A new research paper from the University of Maryland has cast doubts on the reliability of current techniques for detecting AI-generated text. The paper empirically and theoretically analyzes state-of-the-art detectors based on watermarking, zero-shot learning, trained classifiers, and retrieval methods. Through experiments and theoretical results, the authors demonstrate vulnerabilities in all these approaches when faced with practical attacks.
The main findings of the paper are:
- Paraphrasing attacks using simple neural network models can remove detectable patterns from AI text and evade detection. This holds even for retrieval-based defenses designed to be robust to paraphrasing.

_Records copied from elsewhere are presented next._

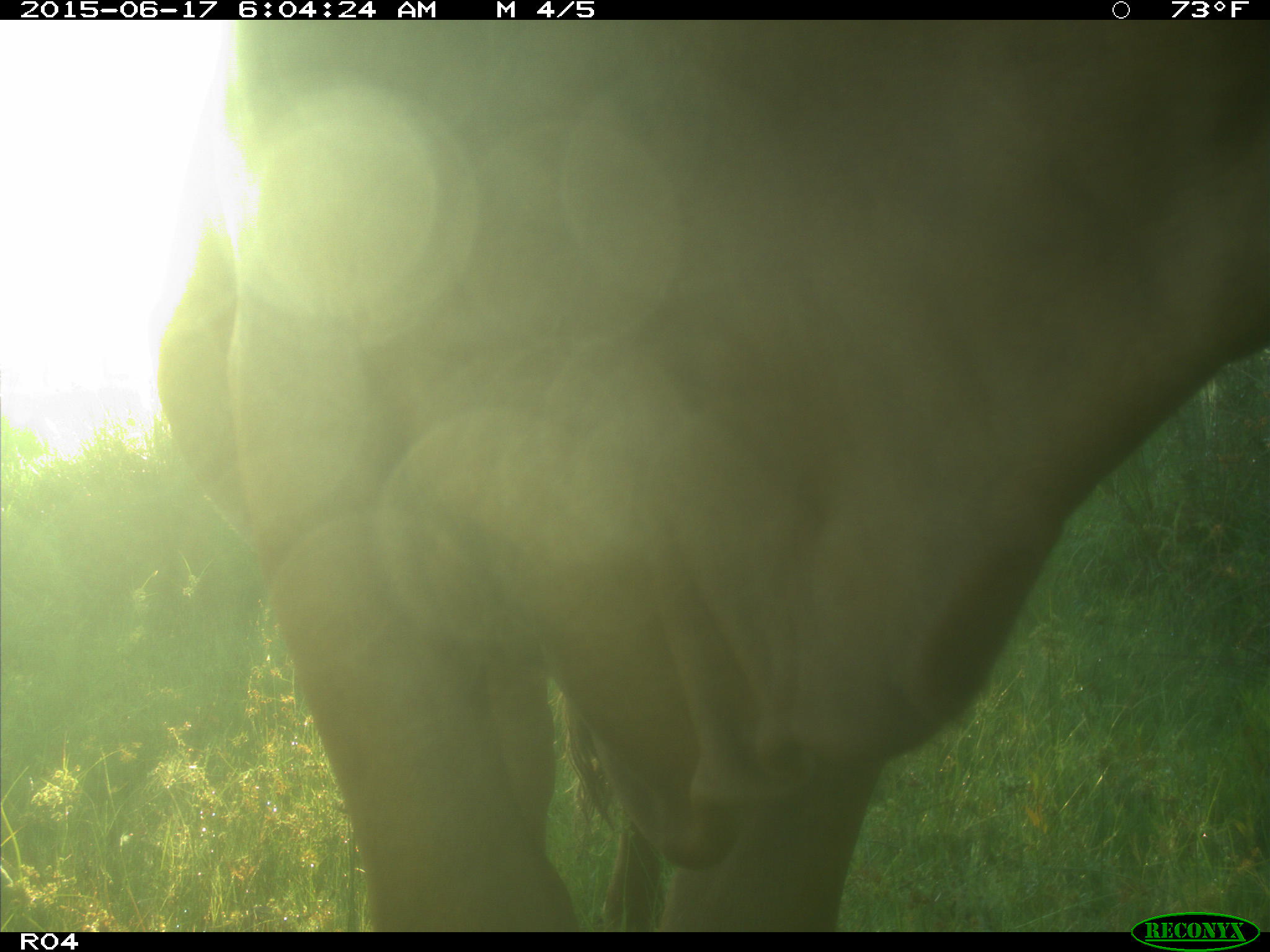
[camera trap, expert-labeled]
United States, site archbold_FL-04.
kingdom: Animalia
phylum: Chordata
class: Mammalia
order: Artiodactyla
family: Bovidae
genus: Bos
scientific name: Bos taurus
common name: domestic cow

- There is a fundamental limit to how well even the best possible detector can distinguish human vs AI text. As language models improve and their outputs become more human-like, the gap in performance between the best detector and random guessing diminishes.
- Existing techniques based on watermarking and retrieval can be spoofed by humans to make genuine text be flagged as AI-generated. This raises the risk of falsely accusing humans of using AI tools.
The implications of the paper are far-reaching. Reliable detection of AI text is crucial to prevent misuse through plagiarism, spamming, fake reviews etc. However, current techniques are shown to be inadequate. Deploying unreliable detectors in real-world applications could do more harm than good.
The authors recommend an open discussion around developing ethical AI systems where text generation capabilities do not have to be sacrificed for better detection. With powerful models like GPT-4 now available, the stakes around AI authenticity are higher than ever. More research is critical to make AI text detection reliable, unbiased and spoofing-resistant before deployment. Till then, claims of effective AI detection need to be taken with a grain of salt.